手渡されたコーヒーは良い香りがした。一口すすると酸味と苦みが丁度よい。


「美味しいです」


社交辞令ではなく学はそう言った。


「山伏さんがコーヒー好きで…というか、コーヒーで栄養をとってるんじゃないかと思うくらい、いつでもコーヒーを飲んでいるのよ」


 まぁ、研究職なら昼も夜もなく仕事をしているのだろう。コーヒーは必需品なんだろうなと学は納得した。


「ここは研究スタッフのフロアなんですか?」

「いいえ、このフロアは運用保守サービスのスタッフがいるところ。この先に、そう、和田さんの見ているセキュリティドアの先に研究フロアがあるの」


 運用保守サービスの部屋から、更にセキュリティゲートを経て研究室がある事を太田は指をさして学に教えた。自分たちの研究成果が運用でどの様に使われ、どんな所に不具合が出ているかを、フロアを通る都度感じなさい、という意味でフロア構造がこうなっているとの事だ。
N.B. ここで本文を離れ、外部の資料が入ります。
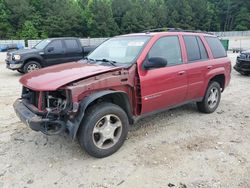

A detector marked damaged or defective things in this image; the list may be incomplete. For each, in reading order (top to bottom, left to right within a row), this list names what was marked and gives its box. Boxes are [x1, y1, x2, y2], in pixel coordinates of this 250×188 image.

crumpled hood [20, 61, 119, 91]
damaged front end [14, 86, 72, 135]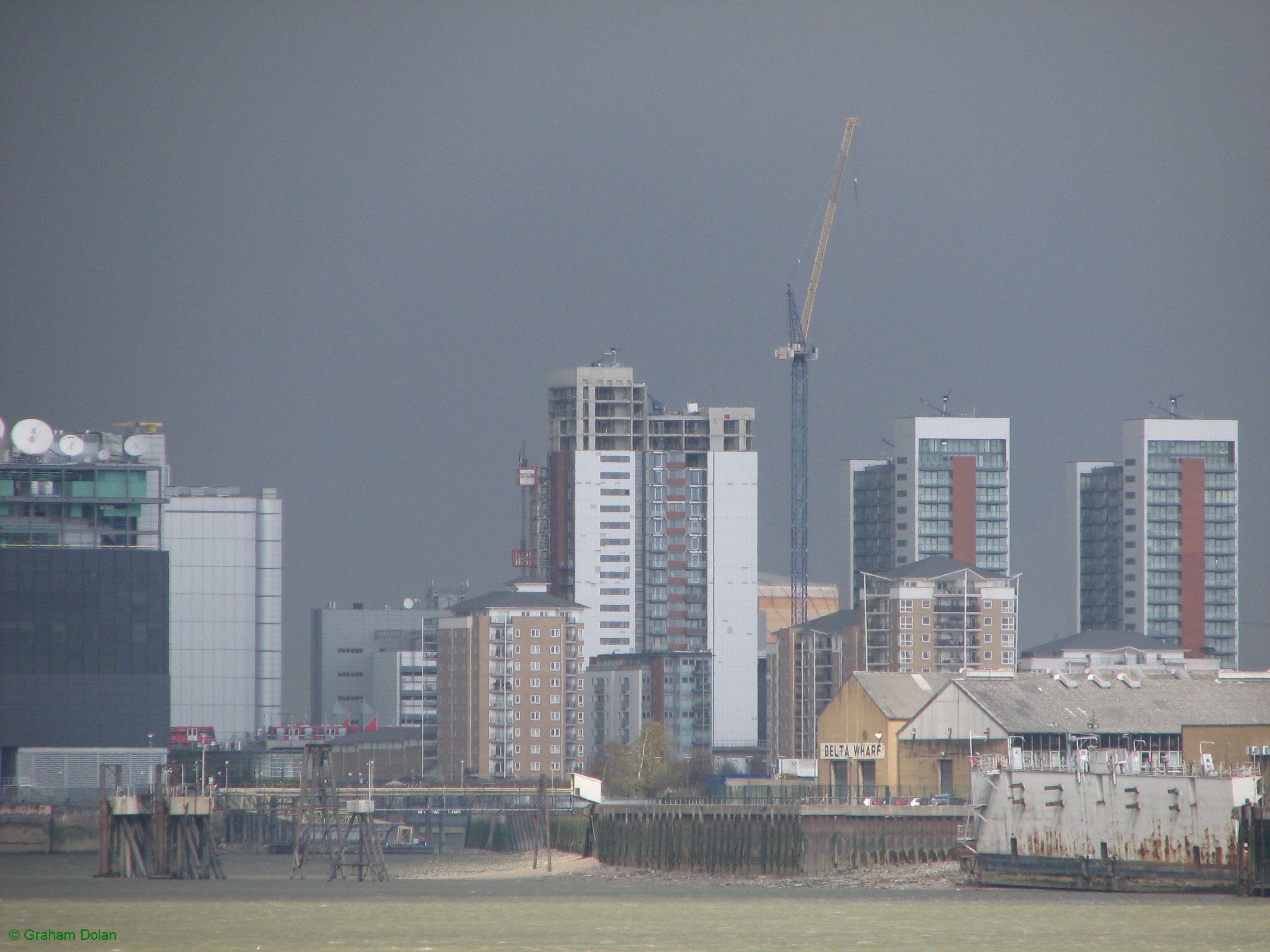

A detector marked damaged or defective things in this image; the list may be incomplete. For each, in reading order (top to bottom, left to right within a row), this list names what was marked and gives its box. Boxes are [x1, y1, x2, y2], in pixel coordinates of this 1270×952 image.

rusty steel barge [960, 751, 1270, 893]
 そのセキュリティゲートの手前に、取ってつけた様なパーティションで囲まれた部屋がある。部屋のドアの横には、<フェアロイド事件特別対策室>と縦書きで書かれた看板がかかっていた。


「今日はね、怖いけど頼もしい人達が来てるの。山伏さんはそのミーティングに出ていて、でも、多分すぐに来ると思うわ。あ、ライムちゃん貸して。燃料充填してあげるから」


 学は再びライムをスリープにし、ゴーグルの接続ケーブルを外して太田に手渡しながら素朴な質問をした。


「燃料ってどこから入れるんですか?」


 2s型の燃料電池カートリッジは腰の所にある。実は学は朝それを調べようとライムを裸にしてみたが、それらしいカートリッジやコネクタは見当たらなかった。

 質問されて、太田は急に赤くなった。


「もうね、プロトタイプとはいえ、これを設計した奴に蹴り入れまくって半殺しにしてモいでやりたかったわ」


その最後の一言で学は察した。それ以上は質問しなかった。